*** DOCUMENT EXCERPT ***
It seems pretty clear that President Lee didn't view BYU evolution courses as evidence for Church acceptance of the theory.
Chairman of the Board
In 1971 when the BYU evolution courses returned, Joseph Fielding Smith was Chairman of the school's Board of Trustees. Here is one of President Smith's legendary comments about the theory:
"Today the world ... has adopted and is promulgating in textbooks and schools the debasing doctrine that man is ... a natural development through countless ages from the lowest forms of physical life to his present form and intelligence. Such a doctrine is an insult to our Father in whose Image we were created. [It] is the doctrine of the devil." (Doctrines of Salvation, 1:143-149.)
It should be obvious that permission from Joseph Fielding Smith to resume evolution courses was not an endorsement of the theory.
*** End of DOCUMENT EXCERPT ***
[AIM OF THE TASK]: In the excerpt on BYU evolution courses, rewrite the passage between "It seems pretty" and "endorsement of the theory.", inclusive, substituting "Brigham Young University" for "BYU". The lines that come next are separate material and have no connection to the excerpt.
*** RECORDS SUPPLIED ***
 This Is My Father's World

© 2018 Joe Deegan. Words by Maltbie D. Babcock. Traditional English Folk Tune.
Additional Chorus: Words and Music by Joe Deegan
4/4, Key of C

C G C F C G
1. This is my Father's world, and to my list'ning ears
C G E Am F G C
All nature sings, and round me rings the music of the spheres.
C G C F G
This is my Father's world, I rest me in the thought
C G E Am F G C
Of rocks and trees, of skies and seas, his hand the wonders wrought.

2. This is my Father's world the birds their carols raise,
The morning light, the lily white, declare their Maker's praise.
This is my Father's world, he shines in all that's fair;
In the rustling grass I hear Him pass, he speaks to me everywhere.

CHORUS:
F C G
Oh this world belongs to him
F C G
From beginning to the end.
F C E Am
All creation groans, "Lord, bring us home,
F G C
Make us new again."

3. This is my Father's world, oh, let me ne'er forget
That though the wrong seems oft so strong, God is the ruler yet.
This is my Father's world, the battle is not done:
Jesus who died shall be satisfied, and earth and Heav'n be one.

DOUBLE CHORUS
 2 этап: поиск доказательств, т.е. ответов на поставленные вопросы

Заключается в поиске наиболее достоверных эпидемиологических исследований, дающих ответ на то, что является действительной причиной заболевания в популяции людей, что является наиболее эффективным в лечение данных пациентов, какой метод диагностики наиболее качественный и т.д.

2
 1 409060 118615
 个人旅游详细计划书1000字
*** End of RECORDS SUPPLIED ***
[OUTPUT FOR THIS TASK]:
It seems pretty clear that President Lee didn't view Brigham Young University evolution courses as evidence for Church acceptance of the theory.
Chairman of the Board
In 1971 when the Brigham Young University evolution courses returned, Joseph Fielding Smith was Chairman of the school's Board of Trustees. Here is one of President Smith's legendary comments about the theory:
"Today the world ... has adopted and is promulgating in textbooks and schools the debasing doctrine that man is ... a natural development through countless ages from the lowest forms of physical life to his present form and intelligence. Such a doctrine is an insult to our Father in whose Image we were created. [It] is the doctrine of the devil." (Doctrines of Salvation, 1:143-149.)
It should be obvious that permission from Joseph Fielding Smith to resume evolution courses was not an endorsement of the theory.